======== ITEMS ========

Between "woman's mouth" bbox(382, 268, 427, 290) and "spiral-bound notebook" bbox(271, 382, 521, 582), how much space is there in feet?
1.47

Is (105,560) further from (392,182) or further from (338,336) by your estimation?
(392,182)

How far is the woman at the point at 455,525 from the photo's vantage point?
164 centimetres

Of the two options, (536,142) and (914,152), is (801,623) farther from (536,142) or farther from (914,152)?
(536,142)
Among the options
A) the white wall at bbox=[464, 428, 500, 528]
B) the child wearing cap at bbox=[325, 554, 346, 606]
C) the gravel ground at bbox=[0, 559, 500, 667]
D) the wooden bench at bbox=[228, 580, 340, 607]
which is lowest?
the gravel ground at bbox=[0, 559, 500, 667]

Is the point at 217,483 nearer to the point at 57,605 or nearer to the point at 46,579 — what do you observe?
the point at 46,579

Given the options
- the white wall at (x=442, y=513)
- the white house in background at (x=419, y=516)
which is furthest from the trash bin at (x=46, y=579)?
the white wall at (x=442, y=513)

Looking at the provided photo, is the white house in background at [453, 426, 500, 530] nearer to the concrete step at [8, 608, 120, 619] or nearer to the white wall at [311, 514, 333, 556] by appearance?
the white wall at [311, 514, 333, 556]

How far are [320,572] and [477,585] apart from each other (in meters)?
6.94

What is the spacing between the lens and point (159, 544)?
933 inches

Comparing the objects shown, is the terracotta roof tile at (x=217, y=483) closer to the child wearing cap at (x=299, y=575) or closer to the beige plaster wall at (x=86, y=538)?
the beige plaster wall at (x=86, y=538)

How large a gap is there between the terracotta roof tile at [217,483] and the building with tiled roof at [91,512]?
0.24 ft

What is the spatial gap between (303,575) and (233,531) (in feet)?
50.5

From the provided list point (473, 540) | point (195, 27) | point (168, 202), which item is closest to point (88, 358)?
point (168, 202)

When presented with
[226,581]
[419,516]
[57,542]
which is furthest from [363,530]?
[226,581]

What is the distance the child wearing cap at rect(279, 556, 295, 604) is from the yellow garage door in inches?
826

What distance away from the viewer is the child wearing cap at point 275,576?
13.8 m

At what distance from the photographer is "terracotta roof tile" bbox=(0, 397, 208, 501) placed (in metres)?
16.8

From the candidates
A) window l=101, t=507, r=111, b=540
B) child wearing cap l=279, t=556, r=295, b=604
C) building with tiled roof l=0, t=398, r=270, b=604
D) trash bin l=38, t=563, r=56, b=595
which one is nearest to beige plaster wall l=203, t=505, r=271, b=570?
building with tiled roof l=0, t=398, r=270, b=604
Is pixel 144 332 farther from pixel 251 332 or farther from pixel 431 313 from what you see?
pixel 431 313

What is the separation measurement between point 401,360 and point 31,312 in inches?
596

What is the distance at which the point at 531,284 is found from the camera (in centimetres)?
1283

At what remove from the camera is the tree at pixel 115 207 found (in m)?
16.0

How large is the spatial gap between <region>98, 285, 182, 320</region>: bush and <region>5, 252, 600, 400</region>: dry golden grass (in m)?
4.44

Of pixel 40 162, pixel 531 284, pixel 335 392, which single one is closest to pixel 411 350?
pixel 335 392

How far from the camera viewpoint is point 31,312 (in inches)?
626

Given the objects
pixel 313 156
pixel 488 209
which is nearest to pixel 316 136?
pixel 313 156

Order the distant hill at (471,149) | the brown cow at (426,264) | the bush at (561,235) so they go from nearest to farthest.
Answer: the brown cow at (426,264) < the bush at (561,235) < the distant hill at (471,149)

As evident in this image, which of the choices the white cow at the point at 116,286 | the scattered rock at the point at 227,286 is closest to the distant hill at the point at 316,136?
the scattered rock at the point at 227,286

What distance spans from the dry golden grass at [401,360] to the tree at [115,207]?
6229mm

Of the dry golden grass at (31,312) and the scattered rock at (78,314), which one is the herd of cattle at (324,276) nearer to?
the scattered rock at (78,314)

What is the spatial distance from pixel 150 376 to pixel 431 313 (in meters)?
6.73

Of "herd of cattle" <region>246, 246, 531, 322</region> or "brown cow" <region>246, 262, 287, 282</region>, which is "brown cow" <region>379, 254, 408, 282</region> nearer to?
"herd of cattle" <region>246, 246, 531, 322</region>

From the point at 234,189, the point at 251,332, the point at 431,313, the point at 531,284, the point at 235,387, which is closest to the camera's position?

========

CHALLENGE
All of the lines above must be returned exactly.

RESULT OF THIS TASK
Between "woman's mouth" bbox(382, 268, 427, 290) and "spiral-bound notebook" bbox(271, 382, 521, 582), how much space is there in feet?
1.47

Is (105,560) further from (392,182) or further from (338,336) by your estimation?
(392,182)

How far is the woman at the point at 455,525 from the photo's vantage point?
164 centimetres

Of the two options, (536,142) and (914,152), is (801,623) farther from (536,142) or farther from (914,152)?
(536,142)
Among the options
A) the white wall at bbox=[464, 428, 500, 528]
B) the child wearing cap at bbox=[325, 554, 346, 606]
C) the gravel ground at bbox=[0, 559, 500, 667]
D) the wooden bench at bbox=[228, 580, 340, 607]
which is lowest?
the gravel ground at bbox=[0, 559, 500, 667]

Is the point at 217,483 nearer to the point at 57,605 or nearer to the point at 46,579 — what do you observe?
the point at 46,579

Given the options
- the white wall at (x=442, y=513)
- the white house in background at (x=419, y=516)
which is furthest from the trash bin at (x=46, y=579)?
the white wall at (x=442, y=513)

Looking at the provided photo, is the white house in background at [453, 426, 500, 530] nearer to the concrete step at [8, 608, 120, 619] or nearer to the white wall at [311, 514, 333, 556] by appearance?
the white wall at [311, 514, 333, 556]

How far are [320,572] and [477,585] apart from each other (in meters)?
6.94

What is the spacing between the lens and point (159, 544)?
933 inches

Comparing the objects shown, is the terracotta roof tile at (x=217, y=483) closer to the child wearing cap at (x=299, y=575) or closer to the beige plaster wall at (x=86, y=538)?
the beige plaster wall at (x=86, y=538)

How large a gap is there between the terracotta roof tile at [217,483] and the building with tiled roof at [91,512]?
0.24 ft

What is the spatial gap between (303,575) and (233,531) (in feet)?
50.5

From the provided list point (473, 540) | point (195, 27) | point (168, 202), which item is closest to point (88, 358)?
point (168, 202)

When presented with
[226,581]
[419,516]
[57,542]
which is furthest from [363,530]?
[226,581]

What is the distance the child wearing cap at rect(279, 556, 295, 604) is from the yellow garage door in inches?
826

What distance away from the viewer is the child wearing cap at point 275,576?
13.8 m

At what distance from the photographer is "terracotta roof tile" bbox=(0, 397, 208, 501) placed (in metres)?
16.8

From the candidates
A) window l=101, t=507, r=111, b=540
B) child wearing cap l=279, t=556, r=295, b=604
C) building with tiled roof l=0, t=398, r=270, b=604
D) trash bin l=38, t=563, r=56, b=595
which one is nearest to beige plaster wall l=203, t=505, r=271, b=570?
building with tiled roof l=0, t=398, r=270, b=604
Is pixel 144 332 farther from pixel 251 332 or farther from pixel 431 313 from what you see?
pixel 431 313

What is the separation measurement between point 401,360 and point 31,312 in inches?
596

What is the distance at which the point at 531,284 is found from the camera (in centimetres)?
1283

At what remove from the camera is the tree at pixel 115 207 found (in m)?
16.0

How large is the spatial gap between <region>98, 285, 182, 320</region>: bush and <region>5, 252, 600, 400</region>: dry golden grass (in m)?
4.44

Of pixel 40 162, pixel 531 284, pixel 335 392, which single one is closest to pixel 411 350?
pixel 335 392

How far from the camera viewpoint is point 31,312 (in inches)?
626

Given the objects
pixel 313 156
pixel 488 209
which is nearest to pixel 316 136?
pixel 313 156

Order the distant hill at (471,149) | the brown cow at (426,264) | the bush at (561,235) so they go from nearest to farthest.
Answer: the brown cow at (426,264) < the bush at (561,235) < the distant hill at (471,149)

As evident in this image, which of the choices the white cow at the point at 116,286 | the scattered rock at the point at 227,286 is closest to the distant hill at the point at 316,136?
the scattered rock at the point at 227,286

What distance spans from the dry golden grass at [401,360] to the tree at [115,207]?
6229mm

Of the dry golden grass at (31,312) and the scattered rock at (78,314), which one is the herd of cattle at (324,276) nearer to?
the scattered rock at (78,314)

What is the spatial distance from pixel 150 376 to pixel 431 313 (in meters)?
6.73

Of "herd of cattle" <region>246, 246, 531, 322</region> or "brown cow" <region>246, 262, 287, 282</region>, which is "brown cow" <region>379, 254, 408, 282</region> nearer to?
"herd of cattle" <region>246, 246, 531, 322</region>

From the point at 234,189, the point at 251,332, the point at 431,313, the point at 531,284, the point at 235,387, which is closest to the camera's position?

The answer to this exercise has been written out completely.